# Written task
Locate every line in the material below that contains the word "would" and copy each of those lines. The match is case-sensitive.

# Stored data

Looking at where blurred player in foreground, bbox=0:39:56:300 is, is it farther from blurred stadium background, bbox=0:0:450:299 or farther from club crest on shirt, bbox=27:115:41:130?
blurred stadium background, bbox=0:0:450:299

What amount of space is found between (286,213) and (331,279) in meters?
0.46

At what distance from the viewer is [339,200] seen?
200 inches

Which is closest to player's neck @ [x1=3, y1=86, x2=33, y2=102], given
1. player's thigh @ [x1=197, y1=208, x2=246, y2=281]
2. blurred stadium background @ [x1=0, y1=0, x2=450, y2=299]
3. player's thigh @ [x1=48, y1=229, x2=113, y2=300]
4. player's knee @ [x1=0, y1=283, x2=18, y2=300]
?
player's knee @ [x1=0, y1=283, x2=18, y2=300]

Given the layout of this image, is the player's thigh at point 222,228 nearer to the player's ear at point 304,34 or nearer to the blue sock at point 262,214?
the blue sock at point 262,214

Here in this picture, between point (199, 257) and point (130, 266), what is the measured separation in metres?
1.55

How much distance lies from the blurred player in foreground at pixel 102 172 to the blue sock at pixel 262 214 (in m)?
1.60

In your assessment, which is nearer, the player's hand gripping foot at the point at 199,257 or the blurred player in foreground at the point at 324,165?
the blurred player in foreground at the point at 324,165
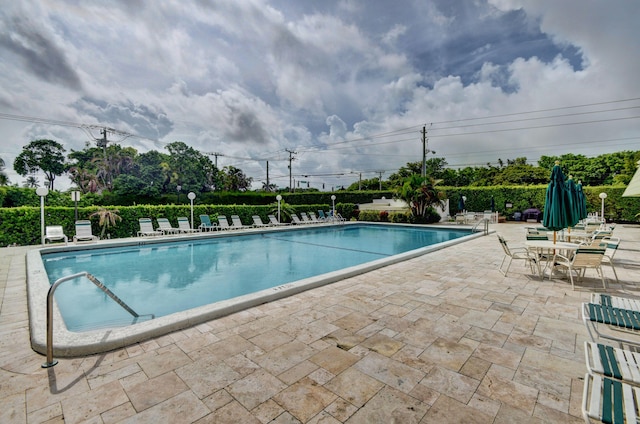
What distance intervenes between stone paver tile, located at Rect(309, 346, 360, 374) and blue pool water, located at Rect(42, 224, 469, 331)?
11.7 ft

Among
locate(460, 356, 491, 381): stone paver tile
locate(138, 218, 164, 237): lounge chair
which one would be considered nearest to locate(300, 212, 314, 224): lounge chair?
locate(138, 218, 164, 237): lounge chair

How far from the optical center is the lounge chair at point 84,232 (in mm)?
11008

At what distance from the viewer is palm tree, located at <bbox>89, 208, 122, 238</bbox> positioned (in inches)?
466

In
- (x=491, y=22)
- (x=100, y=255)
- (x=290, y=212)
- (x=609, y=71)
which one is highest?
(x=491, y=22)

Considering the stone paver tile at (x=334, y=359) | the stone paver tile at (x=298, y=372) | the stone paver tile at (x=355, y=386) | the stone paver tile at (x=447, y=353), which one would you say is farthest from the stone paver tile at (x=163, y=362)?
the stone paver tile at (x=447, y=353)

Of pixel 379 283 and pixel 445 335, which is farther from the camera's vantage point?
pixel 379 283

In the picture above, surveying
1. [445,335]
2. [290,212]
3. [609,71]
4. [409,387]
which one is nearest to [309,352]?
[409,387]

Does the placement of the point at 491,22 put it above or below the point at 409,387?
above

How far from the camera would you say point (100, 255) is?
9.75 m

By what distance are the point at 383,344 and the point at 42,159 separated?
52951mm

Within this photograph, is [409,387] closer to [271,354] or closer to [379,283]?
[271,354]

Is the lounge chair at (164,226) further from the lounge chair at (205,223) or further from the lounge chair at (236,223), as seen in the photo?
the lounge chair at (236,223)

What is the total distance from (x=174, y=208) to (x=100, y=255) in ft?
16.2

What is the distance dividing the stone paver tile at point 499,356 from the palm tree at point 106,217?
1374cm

---

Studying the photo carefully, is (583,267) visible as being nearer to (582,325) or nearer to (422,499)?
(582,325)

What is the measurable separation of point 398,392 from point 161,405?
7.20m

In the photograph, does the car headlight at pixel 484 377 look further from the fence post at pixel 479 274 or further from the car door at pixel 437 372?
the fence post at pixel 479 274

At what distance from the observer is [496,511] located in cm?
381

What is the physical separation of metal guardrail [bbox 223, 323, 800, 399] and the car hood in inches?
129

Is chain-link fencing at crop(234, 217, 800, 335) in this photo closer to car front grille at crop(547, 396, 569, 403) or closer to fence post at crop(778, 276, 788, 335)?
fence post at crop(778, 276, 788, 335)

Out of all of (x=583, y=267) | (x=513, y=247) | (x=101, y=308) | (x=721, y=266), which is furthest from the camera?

# Correct output
which one would be considered nearest to locate(300, 212, 314, 224): lounge chair?
Considering the stone paver tile at (x=334, y=359) | the stone paver tile at (x=298, y=372) | the stone paver tile at (x=355, y=386) | the stone paver tile at (x=447, y=353), which one would you say is farthest from the stone paver tile at (x=163, y=362)?
How far from the camera would you say point (100, 255) is?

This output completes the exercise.